Remme W J, Kruyssen D A, Look M P, Bootsma M, de Leeuw P W
Zuiderziekenhuis and Sticares Cardiovascular Research Foundation, Rotterdam, The Netherlands.
J Am Coll Cardiol. 1994 Jan;23(1):82-91. doi: 10.1016/0735-1097(94)90505-3.
The purpose of this study was to assess the effect of different degrees of ischemia on circulating and cardiac neurohormones and vasotone.
Neuroendocrine activation and subsequent systemic vasoconstriction may complicate ischemia. Whether this relates to severity of ischemia and subsequent cardiac dysfunction, and whether neurohormonal balance in the ischemic area changes, is unknown.
Fifty-six normotensive patients with coronary artery disease were evaluated during incremental atrial pacing. On the basis of ST segment changes, patients were classified in a nonischemic (n = 11) or ischemic group (n = 45), the latter patients were subsequently classified as lactate (n = 28) or nonlactate (n = 17) producing, to identify neurohormonal changes in the effluent of the ischemic myocardium.
Angina occurred in 55%, 82% and 82% of patients in the nonischemic, lactate- and nonlactate-producing groups, respectively. Baseline hemodynamic variables and neurohormones were comparable in all groups, as were heart rate, rate-pressure product and coronary hemodynamic variables during pacing. In lactate producers, contractility did not improve, relaxation deteriorated, left ventricular filling pressure increased and cardiac output decreased during pacing, indicating more severe ischemia compared with that in nonlactate producers. Neurohormones did not change in the nonischemic group. In contrast, arterial and coronary venous catecholamines increased significantly more in lactate producers than in nonlactate producers (arterial norepinephrine by 68% vs. 36%, respectively). Moreover, arterial angiotensin II increased in lactate producers from a baseline mean +/- SEM of 6.8 +/- 0.9 to 9.7 +/- 1.6 pmol/liter (p < 0.05), accompanied by a sustained 23% increase in systemic resistance and arterial pressures. In lactate producers, baseline net cardiac norepinephrine release changed to net uptake during pacing (-0.05 +/- 0.02 vs. 0.06 +/- 0.05 nmol/min, p < 0.05). Epinephrine uptake increased in all patients with ischemia, albeit more in lactate producers.

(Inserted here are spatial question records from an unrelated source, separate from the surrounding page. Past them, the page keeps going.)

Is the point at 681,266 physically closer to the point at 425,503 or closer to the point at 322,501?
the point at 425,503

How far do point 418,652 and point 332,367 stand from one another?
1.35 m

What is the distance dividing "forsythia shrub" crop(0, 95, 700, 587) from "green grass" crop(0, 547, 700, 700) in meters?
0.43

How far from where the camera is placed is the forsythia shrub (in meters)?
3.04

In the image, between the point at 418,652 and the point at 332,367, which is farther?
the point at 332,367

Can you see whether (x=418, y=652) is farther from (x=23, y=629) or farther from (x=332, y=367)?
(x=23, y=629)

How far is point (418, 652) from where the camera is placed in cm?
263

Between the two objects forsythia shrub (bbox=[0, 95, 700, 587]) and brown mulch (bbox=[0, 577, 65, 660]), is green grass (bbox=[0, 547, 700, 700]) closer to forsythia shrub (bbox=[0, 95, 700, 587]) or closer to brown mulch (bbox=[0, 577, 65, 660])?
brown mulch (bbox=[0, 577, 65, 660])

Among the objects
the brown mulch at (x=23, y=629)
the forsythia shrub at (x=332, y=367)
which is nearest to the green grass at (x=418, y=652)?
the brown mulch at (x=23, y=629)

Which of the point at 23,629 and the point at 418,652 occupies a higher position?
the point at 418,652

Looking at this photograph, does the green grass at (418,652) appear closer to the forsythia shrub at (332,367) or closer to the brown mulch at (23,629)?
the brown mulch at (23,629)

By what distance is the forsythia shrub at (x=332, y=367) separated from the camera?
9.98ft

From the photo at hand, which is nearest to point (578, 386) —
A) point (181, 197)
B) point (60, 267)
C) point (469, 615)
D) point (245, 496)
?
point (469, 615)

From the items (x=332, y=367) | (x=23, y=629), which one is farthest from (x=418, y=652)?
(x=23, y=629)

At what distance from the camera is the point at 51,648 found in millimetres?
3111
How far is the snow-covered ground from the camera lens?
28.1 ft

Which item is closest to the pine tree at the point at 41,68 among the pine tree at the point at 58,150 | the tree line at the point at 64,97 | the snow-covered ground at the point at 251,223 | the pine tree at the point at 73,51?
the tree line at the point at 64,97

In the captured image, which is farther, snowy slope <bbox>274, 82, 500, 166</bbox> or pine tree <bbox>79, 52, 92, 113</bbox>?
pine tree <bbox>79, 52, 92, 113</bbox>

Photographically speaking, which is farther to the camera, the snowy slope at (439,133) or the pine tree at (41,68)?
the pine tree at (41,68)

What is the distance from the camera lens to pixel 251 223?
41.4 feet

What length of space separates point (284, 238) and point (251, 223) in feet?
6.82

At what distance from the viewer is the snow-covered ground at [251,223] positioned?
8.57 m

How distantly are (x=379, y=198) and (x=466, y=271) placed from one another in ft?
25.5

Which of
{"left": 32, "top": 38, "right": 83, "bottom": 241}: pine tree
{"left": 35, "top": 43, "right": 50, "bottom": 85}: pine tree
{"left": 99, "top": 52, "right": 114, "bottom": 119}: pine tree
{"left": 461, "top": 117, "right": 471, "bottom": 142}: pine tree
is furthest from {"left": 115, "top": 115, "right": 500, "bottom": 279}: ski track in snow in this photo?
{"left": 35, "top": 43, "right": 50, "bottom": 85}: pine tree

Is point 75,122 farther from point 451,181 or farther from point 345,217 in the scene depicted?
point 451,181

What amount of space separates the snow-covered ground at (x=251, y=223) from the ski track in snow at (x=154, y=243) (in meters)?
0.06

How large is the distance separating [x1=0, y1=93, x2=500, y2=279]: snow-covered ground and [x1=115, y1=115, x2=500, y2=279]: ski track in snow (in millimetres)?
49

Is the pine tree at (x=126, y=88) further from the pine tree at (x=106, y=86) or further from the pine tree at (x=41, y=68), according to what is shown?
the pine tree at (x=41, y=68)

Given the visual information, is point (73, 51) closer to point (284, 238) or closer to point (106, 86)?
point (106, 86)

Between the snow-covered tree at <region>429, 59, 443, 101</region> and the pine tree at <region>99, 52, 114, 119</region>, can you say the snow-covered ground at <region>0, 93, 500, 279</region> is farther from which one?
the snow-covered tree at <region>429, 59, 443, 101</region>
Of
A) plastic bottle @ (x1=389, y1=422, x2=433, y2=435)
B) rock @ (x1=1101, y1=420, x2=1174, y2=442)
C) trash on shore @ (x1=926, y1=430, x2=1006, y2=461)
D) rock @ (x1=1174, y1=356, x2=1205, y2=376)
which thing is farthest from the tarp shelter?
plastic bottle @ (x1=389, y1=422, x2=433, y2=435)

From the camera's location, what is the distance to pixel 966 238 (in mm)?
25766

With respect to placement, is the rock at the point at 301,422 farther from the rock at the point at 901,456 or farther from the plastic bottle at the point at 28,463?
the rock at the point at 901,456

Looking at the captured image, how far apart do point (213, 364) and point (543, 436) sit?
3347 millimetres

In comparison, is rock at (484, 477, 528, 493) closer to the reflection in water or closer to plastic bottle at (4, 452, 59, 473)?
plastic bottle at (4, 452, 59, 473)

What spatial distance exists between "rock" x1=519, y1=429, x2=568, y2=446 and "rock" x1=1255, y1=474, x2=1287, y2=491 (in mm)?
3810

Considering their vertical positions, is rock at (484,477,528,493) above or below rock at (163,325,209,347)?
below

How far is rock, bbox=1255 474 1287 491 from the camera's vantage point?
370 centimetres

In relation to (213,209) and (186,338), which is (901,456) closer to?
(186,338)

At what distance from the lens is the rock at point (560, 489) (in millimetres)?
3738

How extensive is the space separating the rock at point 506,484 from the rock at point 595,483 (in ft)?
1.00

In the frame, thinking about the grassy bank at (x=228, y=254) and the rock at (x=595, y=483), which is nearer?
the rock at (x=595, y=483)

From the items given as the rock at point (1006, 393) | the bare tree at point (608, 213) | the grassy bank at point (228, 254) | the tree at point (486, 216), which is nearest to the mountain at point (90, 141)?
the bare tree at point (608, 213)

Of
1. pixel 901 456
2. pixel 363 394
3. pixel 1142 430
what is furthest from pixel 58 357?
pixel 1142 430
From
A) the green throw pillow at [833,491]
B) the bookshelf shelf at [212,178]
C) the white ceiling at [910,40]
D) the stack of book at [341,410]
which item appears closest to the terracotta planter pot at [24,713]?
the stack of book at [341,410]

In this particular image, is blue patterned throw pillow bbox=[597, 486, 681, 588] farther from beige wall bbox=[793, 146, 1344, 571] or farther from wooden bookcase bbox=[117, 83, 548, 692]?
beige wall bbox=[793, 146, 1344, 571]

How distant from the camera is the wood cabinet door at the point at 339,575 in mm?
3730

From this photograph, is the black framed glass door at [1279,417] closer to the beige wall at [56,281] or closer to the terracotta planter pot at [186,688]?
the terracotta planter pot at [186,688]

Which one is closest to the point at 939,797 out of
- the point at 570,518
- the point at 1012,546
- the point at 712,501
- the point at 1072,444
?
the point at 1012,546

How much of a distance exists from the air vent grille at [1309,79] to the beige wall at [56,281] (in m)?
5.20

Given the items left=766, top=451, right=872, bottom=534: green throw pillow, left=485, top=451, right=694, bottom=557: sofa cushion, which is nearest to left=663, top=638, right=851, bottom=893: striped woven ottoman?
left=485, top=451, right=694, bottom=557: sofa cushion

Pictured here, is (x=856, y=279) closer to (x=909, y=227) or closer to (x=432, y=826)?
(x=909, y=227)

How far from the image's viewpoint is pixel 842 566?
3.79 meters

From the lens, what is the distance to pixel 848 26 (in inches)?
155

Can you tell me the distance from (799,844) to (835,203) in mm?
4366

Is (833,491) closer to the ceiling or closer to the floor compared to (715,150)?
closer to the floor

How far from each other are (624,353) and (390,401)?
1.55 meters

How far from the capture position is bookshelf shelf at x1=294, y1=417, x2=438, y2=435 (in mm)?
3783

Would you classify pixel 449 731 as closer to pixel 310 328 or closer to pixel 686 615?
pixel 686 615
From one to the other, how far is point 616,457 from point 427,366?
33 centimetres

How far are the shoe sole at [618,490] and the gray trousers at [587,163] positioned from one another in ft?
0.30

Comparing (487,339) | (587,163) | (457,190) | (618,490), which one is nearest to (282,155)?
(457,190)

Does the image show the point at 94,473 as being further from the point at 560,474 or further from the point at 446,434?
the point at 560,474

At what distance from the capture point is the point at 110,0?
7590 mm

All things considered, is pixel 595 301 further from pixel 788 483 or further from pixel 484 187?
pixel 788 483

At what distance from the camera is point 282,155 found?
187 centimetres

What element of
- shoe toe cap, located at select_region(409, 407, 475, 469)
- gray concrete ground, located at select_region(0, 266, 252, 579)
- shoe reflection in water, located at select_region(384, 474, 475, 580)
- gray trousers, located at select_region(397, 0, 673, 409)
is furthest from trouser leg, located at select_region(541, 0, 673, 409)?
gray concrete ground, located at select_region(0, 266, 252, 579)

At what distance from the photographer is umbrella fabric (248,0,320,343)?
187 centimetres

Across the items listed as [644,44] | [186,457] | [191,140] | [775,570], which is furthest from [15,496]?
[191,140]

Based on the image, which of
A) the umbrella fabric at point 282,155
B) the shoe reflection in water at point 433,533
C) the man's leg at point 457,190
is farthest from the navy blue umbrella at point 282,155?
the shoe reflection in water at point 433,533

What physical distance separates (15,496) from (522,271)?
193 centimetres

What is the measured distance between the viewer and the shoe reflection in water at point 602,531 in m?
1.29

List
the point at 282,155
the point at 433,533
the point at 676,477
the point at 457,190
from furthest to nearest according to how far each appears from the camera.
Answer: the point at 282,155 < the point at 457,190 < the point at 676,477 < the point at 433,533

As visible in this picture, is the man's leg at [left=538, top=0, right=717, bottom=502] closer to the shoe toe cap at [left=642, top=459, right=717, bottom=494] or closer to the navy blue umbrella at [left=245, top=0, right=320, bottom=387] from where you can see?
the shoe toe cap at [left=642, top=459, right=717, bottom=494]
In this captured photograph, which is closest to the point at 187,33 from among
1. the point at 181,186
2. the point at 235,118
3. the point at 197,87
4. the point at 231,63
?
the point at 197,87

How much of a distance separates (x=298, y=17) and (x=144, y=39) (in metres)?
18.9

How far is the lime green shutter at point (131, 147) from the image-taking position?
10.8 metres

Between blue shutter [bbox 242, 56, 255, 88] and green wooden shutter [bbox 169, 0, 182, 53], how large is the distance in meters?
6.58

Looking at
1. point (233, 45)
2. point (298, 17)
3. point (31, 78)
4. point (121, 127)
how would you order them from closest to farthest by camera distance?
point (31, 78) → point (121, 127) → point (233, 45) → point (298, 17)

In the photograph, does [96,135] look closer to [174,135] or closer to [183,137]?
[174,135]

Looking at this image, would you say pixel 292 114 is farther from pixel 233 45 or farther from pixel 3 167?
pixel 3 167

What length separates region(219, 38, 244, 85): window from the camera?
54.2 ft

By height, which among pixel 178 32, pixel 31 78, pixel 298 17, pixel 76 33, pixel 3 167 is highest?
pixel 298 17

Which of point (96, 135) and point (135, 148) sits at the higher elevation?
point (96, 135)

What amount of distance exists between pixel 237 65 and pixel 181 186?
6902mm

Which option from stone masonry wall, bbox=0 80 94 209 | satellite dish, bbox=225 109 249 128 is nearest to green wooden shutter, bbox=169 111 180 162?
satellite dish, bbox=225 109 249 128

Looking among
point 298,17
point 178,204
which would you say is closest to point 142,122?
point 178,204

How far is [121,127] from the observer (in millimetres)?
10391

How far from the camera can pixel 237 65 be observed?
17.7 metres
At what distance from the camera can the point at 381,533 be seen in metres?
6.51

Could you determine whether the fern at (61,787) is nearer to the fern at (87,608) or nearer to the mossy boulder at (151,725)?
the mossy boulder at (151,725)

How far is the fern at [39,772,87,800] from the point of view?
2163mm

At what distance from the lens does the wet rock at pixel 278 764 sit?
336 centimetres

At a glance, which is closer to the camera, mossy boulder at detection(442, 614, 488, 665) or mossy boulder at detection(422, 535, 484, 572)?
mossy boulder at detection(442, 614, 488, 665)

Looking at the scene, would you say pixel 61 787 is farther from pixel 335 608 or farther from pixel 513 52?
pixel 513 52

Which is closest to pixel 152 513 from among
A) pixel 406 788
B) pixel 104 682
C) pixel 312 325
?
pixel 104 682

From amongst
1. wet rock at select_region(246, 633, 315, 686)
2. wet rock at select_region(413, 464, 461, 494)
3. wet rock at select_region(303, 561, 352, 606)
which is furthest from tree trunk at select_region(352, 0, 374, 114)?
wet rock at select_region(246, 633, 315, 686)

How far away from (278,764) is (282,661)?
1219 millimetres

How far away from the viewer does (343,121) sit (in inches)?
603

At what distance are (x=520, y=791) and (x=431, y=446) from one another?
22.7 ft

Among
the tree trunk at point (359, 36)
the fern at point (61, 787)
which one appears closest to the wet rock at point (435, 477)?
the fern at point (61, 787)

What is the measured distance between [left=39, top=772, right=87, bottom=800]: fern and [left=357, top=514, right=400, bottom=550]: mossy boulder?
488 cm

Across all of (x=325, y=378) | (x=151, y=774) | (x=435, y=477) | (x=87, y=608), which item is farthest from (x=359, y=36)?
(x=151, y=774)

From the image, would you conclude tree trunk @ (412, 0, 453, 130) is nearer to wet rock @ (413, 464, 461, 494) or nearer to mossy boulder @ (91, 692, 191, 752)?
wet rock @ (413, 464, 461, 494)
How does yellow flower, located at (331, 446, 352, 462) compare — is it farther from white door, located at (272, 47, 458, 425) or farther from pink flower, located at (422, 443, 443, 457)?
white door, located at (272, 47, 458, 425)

Circulating catecholamines and renin-angiotensin levels are activated, and systemic vasotone is increased in relation to the degree of ischemia. Cardiac epinephrine uptake increases, whereas net baseline norepinephrine release from the ischemic myocardium changes to net uptake. Modulation of this neurohormonal activation may provide an alternative mode to limit ischemia.
本研究旨在评估不同程度的缺血对循环和心脏神经激素及血管张力的影响。
神经内分泌激活及随后的全身血管收缩可能使缺血情况复杂化。这是否与缺血严重程度及随后的心脏功能障碍相关,以及缺血区域的神经激素平衡是否改变,目前尚不清楚。
对56例血压正常的冠心病患者在递增心房起搏期间进行评估。根据ST段变化,将患者分为非缺血组(n = 11)或缺血组(n = 45),后者随后又分为产乳酸组(n = 28)和非产乳酸组(n = 17),以确定缺血心肌流出液中的神经激素变化。
非缺血组、产乳酸组和非产乳酸组患者的心绞痛发生率分别为55%、82%和82%。所有组的基线血流动力学变量和神经激素水平相当,起搏期间的心率、心率 - 压力乘积和冠状动脉血流动力学变量也相当。在产乳酸组患者中,起搏期间心肌收缩力未改善,舒张功能恶化,左心室充盈压升高,心输出量降低,表明与非产乳酸组相比缺血更严重。非缺血组的神经激素未发生变化。相比之下,产乳酸组的动脉和冠状动脉静脉儿茶酚胺增加幅度显著大于非产乳酸组(动脉去甲肾上腺素分别增加68%和36%)。此外,产乳酸组的动脉血管紧张素II从基线平均±标准误6.8±0.9 pmol/升增至9.7±1.6 pmol/升(p < 0.05),同时全身阻力和动脉压持续升高23%。在产乳酸组患者中,起搏期间基线心脏去甲肾上腺素净释放变为净摄取(-0.05±0.02对0.06±0.05 nmol/分钟,p < 0.05)。所有缺血患者的肾上腺素摄取均增加,产乳酸组增加更多。
循环儿茶酚胺和肾素 - 血管紧张素水平被激活,全身血管张力随缺血程度增加。心脏肾上腺素摄取增加,而缺血心肌的基线去甲肾上腺素净释放变为净摄取。调节这种神经激素激活可能提供一种限制缺血的替代方式。